Extracted data:

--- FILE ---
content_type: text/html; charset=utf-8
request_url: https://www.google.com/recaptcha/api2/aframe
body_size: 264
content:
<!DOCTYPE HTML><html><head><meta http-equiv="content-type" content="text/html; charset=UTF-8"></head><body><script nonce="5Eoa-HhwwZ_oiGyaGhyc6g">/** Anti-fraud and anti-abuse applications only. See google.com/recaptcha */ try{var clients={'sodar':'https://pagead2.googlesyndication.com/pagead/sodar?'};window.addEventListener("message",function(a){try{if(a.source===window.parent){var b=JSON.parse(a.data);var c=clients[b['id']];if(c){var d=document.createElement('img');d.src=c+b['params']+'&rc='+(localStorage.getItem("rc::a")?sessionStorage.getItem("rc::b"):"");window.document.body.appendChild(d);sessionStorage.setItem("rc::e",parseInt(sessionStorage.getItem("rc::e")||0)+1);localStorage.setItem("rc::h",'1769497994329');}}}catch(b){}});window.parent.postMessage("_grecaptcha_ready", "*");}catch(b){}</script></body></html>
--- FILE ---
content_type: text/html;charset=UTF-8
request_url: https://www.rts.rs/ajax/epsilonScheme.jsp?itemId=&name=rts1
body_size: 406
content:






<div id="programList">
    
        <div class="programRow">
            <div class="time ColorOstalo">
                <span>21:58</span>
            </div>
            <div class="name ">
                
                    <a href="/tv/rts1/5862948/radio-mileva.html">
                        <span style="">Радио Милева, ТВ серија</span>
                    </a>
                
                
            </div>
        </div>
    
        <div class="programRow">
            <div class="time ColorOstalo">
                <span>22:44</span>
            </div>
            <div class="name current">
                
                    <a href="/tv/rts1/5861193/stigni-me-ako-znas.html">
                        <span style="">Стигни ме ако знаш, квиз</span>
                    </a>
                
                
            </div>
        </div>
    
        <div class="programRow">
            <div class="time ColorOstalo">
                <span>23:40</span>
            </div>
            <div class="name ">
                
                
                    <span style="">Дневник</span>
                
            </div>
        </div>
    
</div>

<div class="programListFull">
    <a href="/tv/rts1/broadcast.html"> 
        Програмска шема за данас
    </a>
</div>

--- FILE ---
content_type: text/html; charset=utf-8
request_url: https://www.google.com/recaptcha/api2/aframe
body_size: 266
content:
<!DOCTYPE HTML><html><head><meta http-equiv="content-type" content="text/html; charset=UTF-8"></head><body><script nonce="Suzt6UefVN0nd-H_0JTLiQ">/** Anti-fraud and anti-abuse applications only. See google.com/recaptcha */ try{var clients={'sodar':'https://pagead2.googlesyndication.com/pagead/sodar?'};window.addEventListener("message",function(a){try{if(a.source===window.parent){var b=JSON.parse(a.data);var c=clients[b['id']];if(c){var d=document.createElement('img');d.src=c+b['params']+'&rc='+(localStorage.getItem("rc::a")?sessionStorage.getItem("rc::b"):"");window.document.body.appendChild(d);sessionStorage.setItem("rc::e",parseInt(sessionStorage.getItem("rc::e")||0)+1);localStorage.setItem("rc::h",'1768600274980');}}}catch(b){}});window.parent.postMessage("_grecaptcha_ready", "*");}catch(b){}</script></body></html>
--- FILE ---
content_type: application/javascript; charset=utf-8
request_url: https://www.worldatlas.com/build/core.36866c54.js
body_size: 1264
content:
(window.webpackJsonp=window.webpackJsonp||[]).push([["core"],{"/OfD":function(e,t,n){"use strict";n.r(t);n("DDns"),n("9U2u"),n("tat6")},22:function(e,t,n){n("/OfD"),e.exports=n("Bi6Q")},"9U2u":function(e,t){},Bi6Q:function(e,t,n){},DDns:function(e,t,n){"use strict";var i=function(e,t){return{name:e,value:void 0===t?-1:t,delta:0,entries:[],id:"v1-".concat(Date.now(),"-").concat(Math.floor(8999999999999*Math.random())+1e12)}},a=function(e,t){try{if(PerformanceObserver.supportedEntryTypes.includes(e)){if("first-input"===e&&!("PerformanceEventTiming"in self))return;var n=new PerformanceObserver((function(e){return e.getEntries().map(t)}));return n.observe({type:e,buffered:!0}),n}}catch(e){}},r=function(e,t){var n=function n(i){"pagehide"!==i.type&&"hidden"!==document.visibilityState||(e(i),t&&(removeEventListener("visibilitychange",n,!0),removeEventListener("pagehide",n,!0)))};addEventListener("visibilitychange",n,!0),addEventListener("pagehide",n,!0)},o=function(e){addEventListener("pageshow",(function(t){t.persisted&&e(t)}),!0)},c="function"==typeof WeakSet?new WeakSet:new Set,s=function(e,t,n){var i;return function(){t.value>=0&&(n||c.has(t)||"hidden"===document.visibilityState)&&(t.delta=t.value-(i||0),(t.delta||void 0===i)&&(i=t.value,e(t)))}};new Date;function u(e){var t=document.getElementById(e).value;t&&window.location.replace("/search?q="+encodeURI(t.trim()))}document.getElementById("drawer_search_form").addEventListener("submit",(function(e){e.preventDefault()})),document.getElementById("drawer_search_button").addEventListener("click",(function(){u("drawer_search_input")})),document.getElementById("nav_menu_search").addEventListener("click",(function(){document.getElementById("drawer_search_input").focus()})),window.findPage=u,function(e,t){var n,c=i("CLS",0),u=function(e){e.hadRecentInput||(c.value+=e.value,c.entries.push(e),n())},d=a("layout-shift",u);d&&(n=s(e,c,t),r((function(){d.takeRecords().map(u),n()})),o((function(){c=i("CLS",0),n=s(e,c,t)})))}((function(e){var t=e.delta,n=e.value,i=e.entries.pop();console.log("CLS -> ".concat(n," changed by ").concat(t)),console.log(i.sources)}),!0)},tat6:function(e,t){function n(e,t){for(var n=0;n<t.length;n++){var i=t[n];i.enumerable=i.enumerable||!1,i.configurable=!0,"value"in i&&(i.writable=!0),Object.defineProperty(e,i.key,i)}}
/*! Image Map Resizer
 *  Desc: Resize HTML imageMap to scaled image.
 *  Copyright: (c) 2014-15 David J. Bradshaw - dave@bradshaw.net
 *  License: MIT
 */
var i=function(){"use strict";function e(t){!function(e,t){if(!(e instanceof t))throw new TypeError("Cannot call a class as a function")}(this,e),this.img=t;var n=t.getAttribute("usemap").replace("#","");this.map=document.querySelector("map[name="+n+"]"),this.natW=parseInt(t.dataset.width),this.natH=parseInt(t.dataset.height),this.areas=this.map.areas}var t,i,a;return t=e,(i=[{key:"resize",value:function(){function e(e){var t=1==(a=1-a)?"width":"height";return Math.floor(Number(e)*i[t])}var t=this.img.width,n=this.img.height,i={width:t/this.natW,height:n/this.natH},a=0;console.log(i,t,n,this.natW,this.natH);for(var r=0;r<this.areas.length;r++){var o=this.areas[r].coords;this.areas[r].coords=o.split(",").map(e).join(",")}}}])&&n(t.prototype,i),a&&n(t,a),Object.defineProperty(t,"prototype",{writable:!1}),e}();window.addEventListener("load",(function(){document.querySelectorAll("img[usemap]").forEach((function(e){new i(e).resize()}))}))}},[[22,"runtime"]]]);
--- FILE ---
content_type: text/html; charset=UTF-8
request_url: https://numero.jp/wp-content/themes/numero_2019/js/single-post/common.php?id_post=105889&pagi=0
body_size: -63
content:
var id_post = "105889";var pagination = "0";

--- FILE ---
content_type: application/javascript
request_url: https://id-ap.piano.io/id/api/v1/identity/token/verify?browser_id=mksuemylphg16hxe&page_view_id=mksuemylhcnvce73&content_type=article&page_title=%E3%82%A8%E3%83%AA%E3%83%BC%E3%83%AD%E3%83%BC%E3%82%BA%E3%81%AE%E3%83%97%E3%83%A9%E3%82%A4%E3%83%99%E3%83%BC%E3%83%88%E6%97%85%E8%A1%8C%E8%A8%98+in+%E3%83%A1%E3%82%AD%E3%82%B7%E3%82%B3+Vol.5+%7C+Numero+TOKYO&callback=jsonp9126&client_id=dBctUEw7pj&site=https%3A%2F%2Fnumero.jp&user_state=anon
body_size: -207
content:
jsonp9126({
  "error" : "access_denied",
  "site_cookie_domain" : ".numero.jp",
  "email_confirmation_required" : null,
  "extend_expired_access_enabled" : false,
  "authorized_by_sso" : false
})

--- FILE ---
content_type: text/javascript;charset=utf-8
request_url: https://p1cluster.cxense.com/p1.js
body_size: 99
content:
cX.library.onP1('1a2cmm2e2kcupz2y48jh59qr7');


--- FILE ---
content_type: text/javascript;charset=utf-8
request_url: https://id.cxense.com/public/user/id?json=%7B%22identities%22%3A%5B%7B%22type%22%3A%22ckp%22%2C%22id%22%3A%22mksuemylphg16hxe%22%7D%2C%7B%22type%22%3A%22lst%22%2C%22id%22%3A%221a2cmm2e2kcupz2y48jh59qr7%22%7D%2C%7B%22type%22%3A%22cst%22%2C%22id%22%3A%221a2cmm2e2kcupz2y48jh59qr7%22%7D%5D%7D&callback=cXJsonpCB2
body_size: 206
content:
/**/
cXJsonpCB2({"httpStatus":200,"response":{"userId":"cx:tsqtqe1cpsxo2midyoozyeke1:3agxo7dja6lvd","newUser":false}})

Task objective:
Give the number of lines above that contain "href", and nothing more.

Output below:
3